* **About this exercise**
Print only the lines from the one with "Người đấu bò" through the end of the data, exactly, and please omit pictures.

* **Source data**
=-=-=-=-=
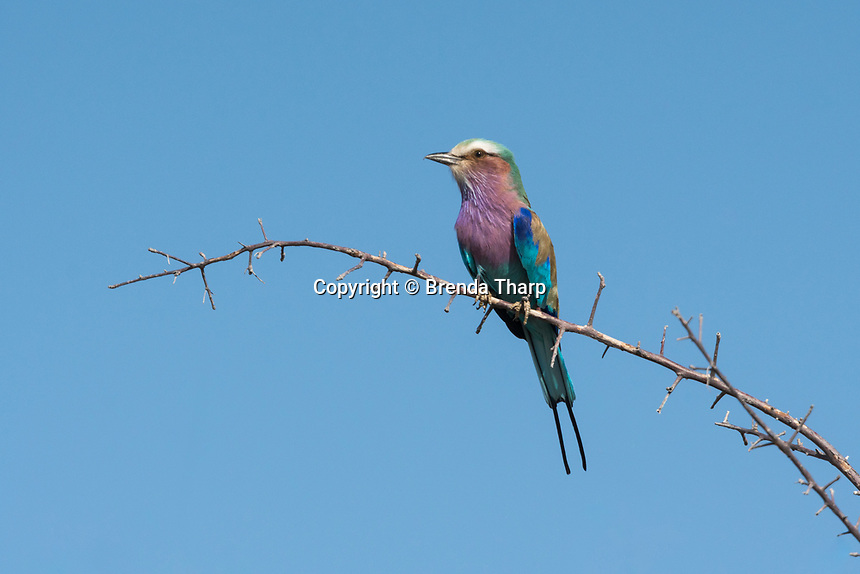 Namibia, a colorful Lilac Breasted Roller  (coracias caudatus) sits on a branch against the blue sky.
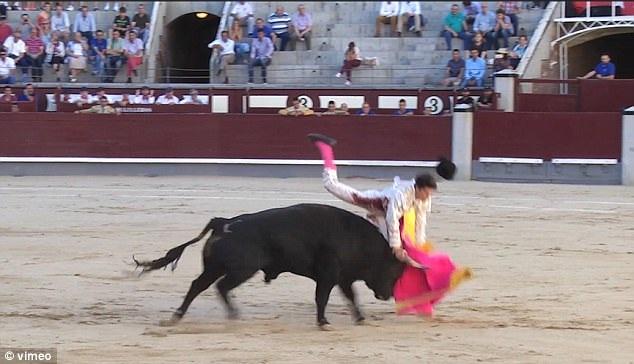 Người đấu bò Juan Miguel cố gắng tự bước đi, nhưng chỉ được vài bước, khi đã ra tới rìa sân đấu, anh bị ngất xỉu.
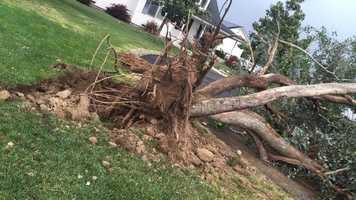 Storm damage in Hickman.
=-=-=-=-=
* **Answer to the exercise**
 Người đấu bò Juan Miguel cố gắng tự bước đi, nhưng chỉ được vài bước, khi đã ra tới rìa sân đấu, anh bị ngất xỉu.
 Storm damage in Hickman.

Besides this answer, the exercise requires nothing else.